The island is accessible by boat only. Boats leave weekly from Nukuʻalofa and Lifuka, Haʻapai. There is one guesthouse on the island, and three or four small fale koloa, or convenience stores. It is home to the Royal Nomuka Yacht Club

==History==
Notable historic visitors include Abel Tasman, Captain Cook, Captain Bligh, and William Mariner. The Dutch Abel Tasman made the first European discovery of the island, on 24 January 1643. A party went ashore to get water, and the description they brought back of the huge lake leaves little doubt about the identification.
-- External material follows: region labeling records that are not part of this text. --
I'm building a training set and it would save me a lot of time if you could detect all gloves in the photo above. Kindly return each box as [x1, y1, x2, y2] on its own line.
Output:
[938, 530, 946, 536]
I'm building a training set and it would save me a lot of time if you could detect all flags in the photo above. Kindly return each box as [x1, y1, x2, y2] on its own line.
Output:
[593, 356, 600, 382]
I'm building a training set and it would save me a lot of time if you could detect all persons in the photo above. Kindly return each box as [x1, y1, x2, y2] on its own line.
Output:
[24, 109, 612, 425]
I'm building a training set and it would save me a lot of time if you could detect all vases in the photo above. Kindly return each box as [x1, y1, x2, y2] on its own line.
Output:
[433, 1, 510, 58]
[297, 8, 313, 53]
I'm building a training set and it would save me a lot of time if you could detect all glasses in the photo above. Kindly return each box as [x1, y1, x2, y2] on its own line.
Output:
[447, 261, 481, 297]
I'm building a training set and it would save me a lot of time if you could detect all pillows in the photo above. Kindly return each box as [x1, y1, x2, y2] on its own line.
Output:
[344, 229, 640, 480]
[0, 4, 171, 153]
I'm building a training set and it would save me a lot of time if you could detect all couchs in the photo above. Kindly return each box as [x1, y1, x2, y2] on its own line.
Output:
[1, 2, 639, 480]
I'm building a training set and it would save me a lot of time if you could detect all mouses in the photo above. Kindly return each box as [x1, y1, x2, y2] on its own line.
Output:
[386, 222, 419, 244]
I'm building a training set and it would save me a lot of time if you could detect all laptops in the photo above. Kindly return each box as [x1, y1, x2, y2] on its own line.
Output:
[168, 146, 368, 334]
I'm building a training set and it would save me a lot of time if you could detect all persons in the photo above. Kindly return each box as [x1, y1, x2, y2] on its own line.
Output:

Tasman called it Rotterdam island, after the city of Rotterdam, a major port in the Netherlands, and noted in his maps the indigenous name of Amamocka, a misspelling of ʻa Nomuka, ʻa being a subject-indicating article. We also find the name of Amorkakij for the nearby smaller island of Nomuka Iki. Captain Bligh in the Bounty spent 3 days wooding and watering at Nomuka in April 1789. The mutiny on the Bounty occurred the day after they left.

==Population==
Nomuka is known for raising up the greatest number of church leaders for the major Christian denominations in Tonga, such as Rev. Sione Lepa To'a the former president of the Free Wesleyan Church of Tonga, Rev. Seluipepeli Mafi and his son Rev Dr Feke Mafi as both former presidents of the Church of Tonga, and Pastor Tetileti Pahulu, a former president of the Seventh Day Adventist Church. Apart from these former church presidents, there are also pastors (and former pastors) and Christian workers serving under different denominations and parachurch organisations in Tonga and overseas.